Malgré sa détermination, César a été frustré de ne pas pouvoir publier son article dans la presse. Au lieu de baisser les bras, il a choisi une seule image, le portrait d'Amadou, et l'a présentée lors de la compétition du portait photo Taylor Wessing 2017 où il a remporté le premier prix devant 5716 autres photographes. Cette prestigieuse récompense a insufflé une nouvelle vie à sa série, lui offrant la couverture mondiale qu'il était persuadé que l'histoire méritait. « Aucun média n'a souhaité publier ces photos, et maintenant de nombreux organes de presse les publient, ce qui est plutôt drôle. Je suis très heureux parce que je vais continuer à raconter cette histoire et à dire aux gens ce qu'il se passe. Je suis content que le message soit parvenu à destination. »
César a retrouvé Amadou sur Facebook plus de 15 mois après le sauvetage. Il se trouvait alors toujours dans un centre de migration en Sicile, dans l’attente de la réponse à sa demande d'asile. Fuyant la guerre dans son pays d'origine, le Mali, Amadou a déclaré avoir 16 ans lors de la rencontre, mais a admis plus tard qu'il en avait en fait 23. On lui avait dit qu'il aurait plus de chances d'obtenir l’asile s'il se faisait passer pour un mineur.
« Selon moi, le portrait d'Amadou se distingue par les émotions qu'il transmet », déclare César pour expliquer sa décision de choisir ce visage parmi les 118 autres. « Il se tient vraiment de face et cela crée un équilibre parfait dans la composition. En même temps, il y a son regard, cette confrontation directe avec l'appareil photo, qui ne peut laisser personne indifférent. On devine ce qu'il ressent à ce moment précis, sa personnalité, et cette image résume parfaitement le sens de toute la série. »
Cette charge émotionnelle a aussi séduit le jury. « Son regard était vraiment captivant, très intense et plein d'émotion », explique Sabina Jaskot-Gill, membre du jury du Prix du portrait photo Taylor Wessing 2017 et conservatrice associée chargée des photographies à la National Portrait Gallery de Londres. « On y retrouve de la peur, de la détermination, une pointe de doute et un peu de méfiance. Sachant que cet homme venait d'être sauvé en mer, c'est vraiment incroyable qu'il ait posé pour ce portrait avec une telle présence. Pour ce prix, les artistes pouvaient présenter jusqu'à six portraits, mais César n'en a soumis qu'un seul, ce qui est assez courageux. »

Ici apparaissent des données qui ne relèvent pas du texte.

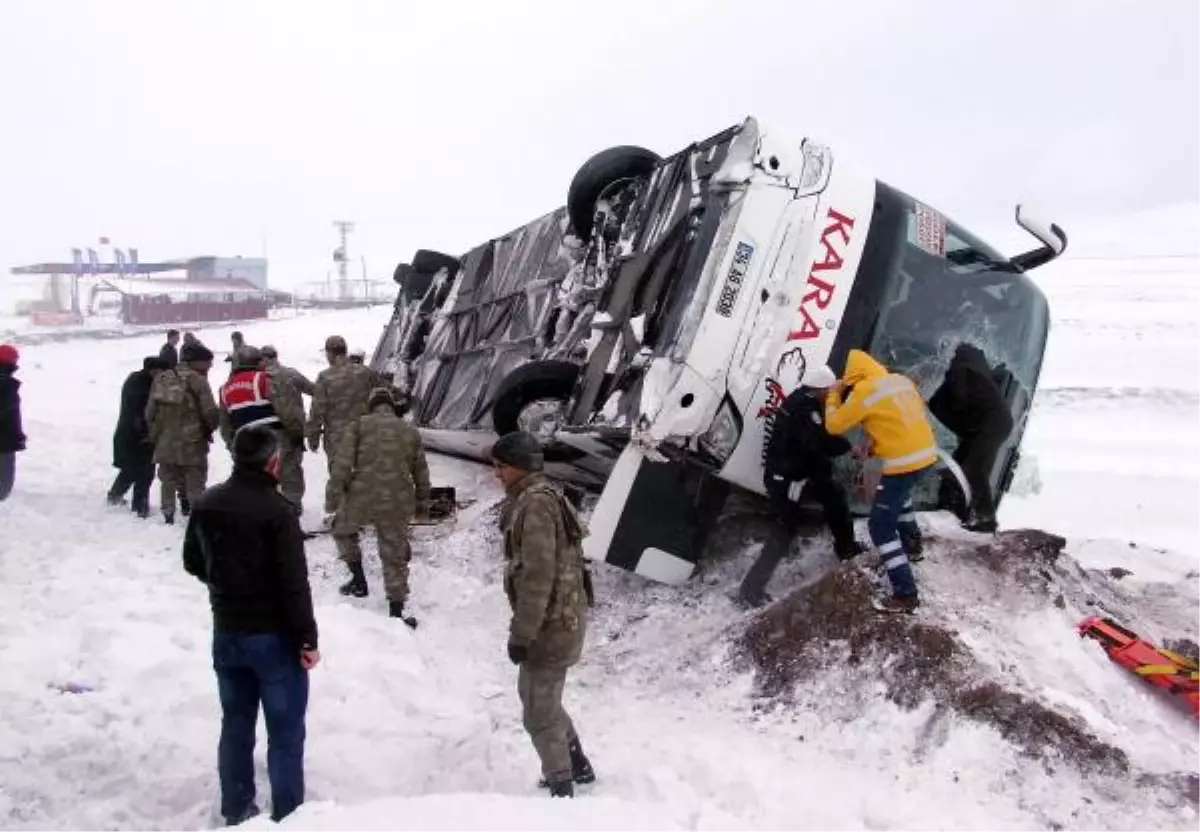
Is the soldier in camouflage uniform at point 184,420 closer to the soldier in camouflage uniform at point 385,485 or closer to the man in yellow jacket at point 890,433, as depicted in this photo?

César, qui utilise aussi des objectifs Canon EF 24mm f/2.8, EF 24-105mm f/3.5-5.6 et EF 50mm f/1.4, est reporter-photographe depuis trois ans, et aussi journaliste. Il a déjà couvert des sujets aussi divers que l'abolition de la politique de l'enfant unique en Chine, les élections au Kenya et les attentats de Paris en 2015. Les migrants sont devenus pour lui un thème central lorsqu'il a eu la chance de se trouver au bon endroit et au bon moment pour couvrir l'émergence de la récente migration de masse vers l'Europe. « En 2015, je travaillais sur un reportage sur les pays de l'ex-Yougoslavie quand la crise des migrants a éclaté. J'étais là quand tout a commencé », raconte-t-il. « J'ai couvert la route migratoire à travers les Balkans et j'ai interviewé l'un des passeurs de migrants en Europe à cette époque. C'était un sujet exceptionnel. »
Le journalisme est un métier qui se vit 24 heures sur 24, ce n'est pas un travail que vous faites pendant huit heures par jour pour ensuite rentrer à la maison.
Vivant actuellement à Madrid, César porte un regard qui compte sur les grands événements mondiaux. Pour lui, le photojournalisme est un acte fort, qui découle de sa passion pour les récits et de sa curiosité pour le monde. « Il faut être très créatif et penser comme un journaliste. C'est quelque chose qu'on doit ressentir au plus profond de soi. Le journalisme est un métier qui se vit 24 heures sur 24, ce n'est pas un travail que vous faites pendant huit heures par jour pour ensuite rentrer à la maison. Il faut avoir cette curiosité, ce lien avec la société et avec les gens en général. »
L'exposition du Prix du portrait photographique Taylor Wessing est présentée à la National Portrait Gallery jusqu'au 8 février 2018.